A really good article on how to develop this way is Schema-based Development with Windows Communication Foundation.
If you are going to roll your own WSDL and schemas you are probably going to want to get an editor like XmlSpy or LiquidXml. I like the price of LiquidXML (free!) but I can't recall if you have to pay for the web service features.
Another interesting tool for contract-first development with Visual Studio and WCF is WSCF.blue. I haven't used it but it does appear to be actively developed based on the WCSF.blue roadmap.
WSDL and XSD are language independent, you just have to have some mechanism to communicate using other languages. Good thing for you to do would be IMHO core data design, so you would not need so many XSD for the same data entities.
I'm not sure what you mean when you ask "should I use WCF"? WCF is the current mechanism for developing web services (and other kinds of communicating services) on .NET. There is no other current mechanism. The others are obsolete, or else considered "legacy technology".
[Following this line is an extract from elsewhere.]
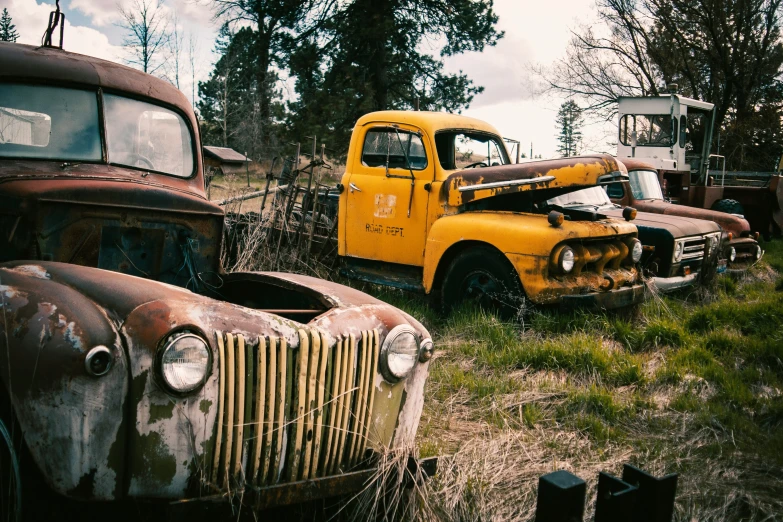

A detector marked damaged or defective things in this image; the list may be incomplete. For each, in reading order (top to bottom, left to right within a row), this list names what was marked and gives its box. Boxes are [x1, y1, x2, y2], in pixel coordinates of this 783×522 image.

Document or RPC based web services

My gut feel is that document based web services are preferred in practice - is this other peoples experience? Are they easier to support? (I noted that SharePoint uses Any for the "document type" in its WSDL interface, I guess that makes it Document based).
Also - are people offering both WSDL and Rest type services now for the same functionality? WSDL is popular for code generation, but for front ends like PHP and Rails they seem to prefer rest.
Document versus RPC is only a question if you are using SOAP Web Services which require a service description (WSDL). RESTful web services do not not use WSDL because the service can't be described by it, and the feeling is that REST is simpler and easier to understand. Some people have proposed WADL as a way to describe REST services.
Languages like Python, Ruby and PHP make it easier to work with REST. the WSDL is used to generate C# code (a web service proxy) that can be easily called from a static language. This happens when you add a Service Reference or Web Reference in Visual Studio.
Whether you provide SOAP or REST services depends on your user population. Whether the services are to be used over the internet or just inside your organization affects your choice. SOAP may have some features (WS-* standards) that work well for B2B or internal use, but suck for an internet service.
Document/literal versus RPC for SOAP services are described on this IBM DevelopWorks article. Document/literal is generally considered the best to use in terms of interoperability (Java to .NET etc). As to whether it is easier to support, that depends on your circumstances. My personal view is that people tend to make this stuff more complicated than it needs to be, and REST's simpler approach is superior.
As mentioned it is better to choose the Document Literal over RPC encoded whenever possible.
It is true that the old java libraries (Axis1, Glue and other prehistoric stuff) support only RPC encoded, however in today's most modern Java SOAP libs just does not support it (e.x. AXIS2, XFire, CXF).
Therefore try to expose RPC encoded service only if you know that you need to deal with a consumer that can not do better. But then again maybe just XML RPC could help for these legacy implementations.
BiranLy's answer is excellent. I would just like to add that document-vs-RPC can come down to implementation issues as well. We have found Microsoft to be Document-preferring, while our Java-based libraries were RPC-based. Whatever you choose, make sure you know what other potential clients will assume as well.